I fit this description (well, not exactly naive, but more like a novice that has firm understanding of interfaces, design, and usability). I am a volunteer moderator and do not work for Comodo. I have already provided the developers with a long list of improvements (along with the suggestions of many other forum members). I have also suggested that many of these issues get fixed before the public release of a new version. However, there are still many issues (some of which I had suggested over a year ago) that have yet to be addressed. Progress is extremely slow with regard to improving usability and clarity of CIS. Hopefully Comodo will make this a priority in the near future.

For the time the firewall is up and running, yes, we should have some user-friendly movements already.
The slowness of the development of other products could make the users upset, specially the ones which are beta testing the products (COB, CPM, CTM, CCS…).

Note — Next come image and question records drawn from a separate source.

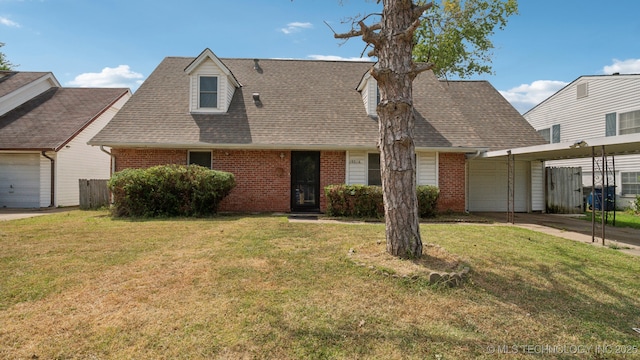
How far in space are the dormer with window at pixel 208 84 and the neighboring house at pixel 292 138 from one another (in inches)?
1.5

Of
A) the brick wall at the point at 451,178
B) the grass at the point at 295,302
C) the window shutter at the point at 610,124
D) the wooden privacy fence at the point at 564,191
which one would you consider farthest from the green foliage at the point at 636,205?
the grass at the point at 295,302

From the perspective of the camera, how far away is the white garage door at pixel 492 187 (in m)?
14.2

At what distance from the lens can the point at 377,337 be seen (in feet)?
9.93

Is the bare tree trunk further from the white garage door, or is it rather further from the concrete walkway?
the white garage door

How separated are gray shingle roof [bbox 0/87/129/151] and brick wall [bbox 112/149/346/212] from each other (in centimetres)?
487

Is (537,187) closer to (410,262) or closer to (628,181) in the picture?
(628,181)

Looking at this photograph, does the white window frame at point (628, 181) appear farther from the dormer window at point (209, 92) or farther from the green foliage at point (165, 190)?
the dormer window at point (209, 92)

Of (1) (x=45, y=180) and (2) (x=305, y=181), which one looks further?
(1) (x=45, y=180)

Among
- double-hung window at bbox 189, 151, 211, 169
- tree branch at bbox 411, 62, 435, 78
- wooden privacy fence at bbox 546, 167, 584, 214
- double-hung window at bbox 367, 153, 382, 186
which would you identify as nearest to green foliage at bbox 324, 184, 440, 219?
double-hung window at bbox 367, 153, 382, 186

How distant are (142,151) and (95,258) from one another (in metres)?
7.43

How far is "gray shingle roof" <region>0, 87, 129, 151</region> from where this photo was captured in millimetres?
14320

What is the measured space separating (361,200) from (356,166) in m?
1.69

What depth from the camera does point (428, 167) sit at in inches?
482

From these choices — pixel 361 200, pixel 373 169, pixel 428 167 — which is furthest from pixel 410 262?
pixel 428 167
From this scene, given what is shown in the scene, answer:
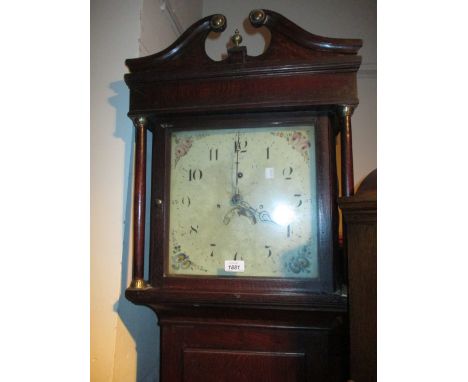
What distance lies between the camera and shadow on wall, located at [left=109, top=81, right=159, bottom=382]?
3.18ft

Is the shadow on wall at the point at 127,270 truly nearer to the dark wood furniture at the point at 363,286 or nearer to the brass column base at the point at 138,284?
the brass column base at the point at 138,284

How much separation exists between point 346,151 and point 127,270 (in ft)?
2.58

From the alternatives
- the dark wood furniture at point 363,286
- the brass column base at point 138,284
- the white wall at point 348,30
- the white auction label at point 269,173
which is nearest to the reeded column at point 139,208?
the brass column base at point 138,284

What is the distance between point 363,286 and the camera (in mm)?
587

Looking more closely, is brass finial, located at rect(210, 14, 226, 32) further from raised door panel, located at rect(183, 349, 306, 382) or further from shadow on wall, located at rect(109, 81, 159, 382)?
raised door panel, located at rect(183, 349, 306, 382)

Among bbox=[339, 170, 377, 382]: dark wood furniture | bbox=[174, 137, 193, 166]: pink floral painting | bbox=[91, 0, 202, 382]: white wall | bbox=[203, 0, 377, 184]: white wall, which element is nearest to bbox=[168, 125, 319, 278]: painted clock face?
bbox=[174, 137, 193, 166]: pink floral painting

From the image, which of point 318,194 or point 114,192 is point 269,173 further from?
point 114,192

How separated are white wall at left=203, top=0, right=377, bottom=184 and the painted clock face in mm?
747

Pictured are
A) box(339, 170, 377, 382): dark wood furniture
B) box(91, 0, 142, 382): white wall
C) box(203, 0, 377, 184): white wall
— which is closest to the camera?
box(339, 170, 377, 382): dark wood furniture

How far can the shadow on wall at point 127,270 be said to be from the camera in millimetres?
968

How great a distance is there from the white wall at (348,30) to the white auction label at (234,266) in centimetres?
87
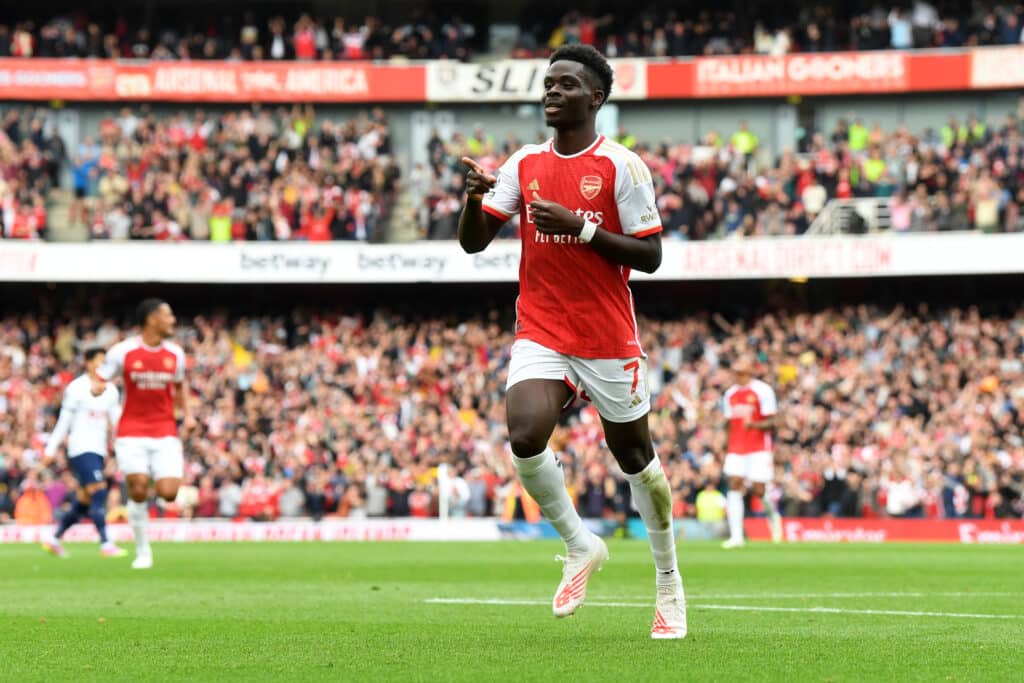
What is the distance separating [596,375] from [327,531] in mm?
20428

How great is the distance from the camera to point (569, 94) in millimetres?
7707

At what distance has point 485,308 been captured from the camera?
121 feet

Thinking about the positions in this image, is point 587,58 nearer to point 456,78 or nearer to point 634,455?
point 634,455

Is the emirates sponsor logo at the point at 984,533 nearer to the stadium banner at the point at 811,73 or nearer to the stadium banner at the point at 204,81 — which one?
the stadium banner at the point at 811,73

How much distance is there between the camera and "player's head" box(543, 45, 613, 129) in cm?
769

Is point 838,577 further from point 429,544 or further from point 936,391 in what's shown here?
point 936,391

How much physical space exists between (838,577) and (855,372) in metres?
18.3

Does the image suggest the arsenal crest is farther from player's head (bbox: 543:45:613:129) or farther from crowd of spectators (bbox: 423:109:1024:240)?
crowd of spectators (bbox: 423:109:1024:240)

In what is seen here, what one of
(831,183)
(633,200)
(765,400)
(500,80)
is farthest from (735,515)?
(500,80)

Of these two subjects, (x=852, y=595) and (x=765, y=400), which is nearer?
(x=852, y=595)

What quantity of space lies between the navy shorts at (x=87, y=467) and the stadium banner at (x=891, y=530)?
12.5m

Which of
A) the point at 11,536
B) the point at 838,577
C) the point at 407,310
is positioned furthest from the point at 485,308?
the point at 838,577

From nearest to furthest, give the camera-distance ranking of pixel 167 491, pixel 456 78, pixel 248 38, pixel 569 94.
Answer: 1. pixel 569 94
2. pixel 167 491
3. pixel 456 78
4. pixel 248 38

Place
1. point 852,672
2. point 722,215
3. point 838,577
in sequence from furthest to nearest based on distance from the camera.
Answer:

One can always dream… 88) :wink:

+10 :-TU Not only in reference to the GUI but in the whole approach. Most notably using automatic sandboxing and HIPS without a sufficient whitelisting capability and with a seeming disregard for the gaming community.

There will be a game mode in CIS 2011…and Sandbox has been improved greatly…no further details for now…

Melih

If you can’t post details, how about a few screenshots then ;D.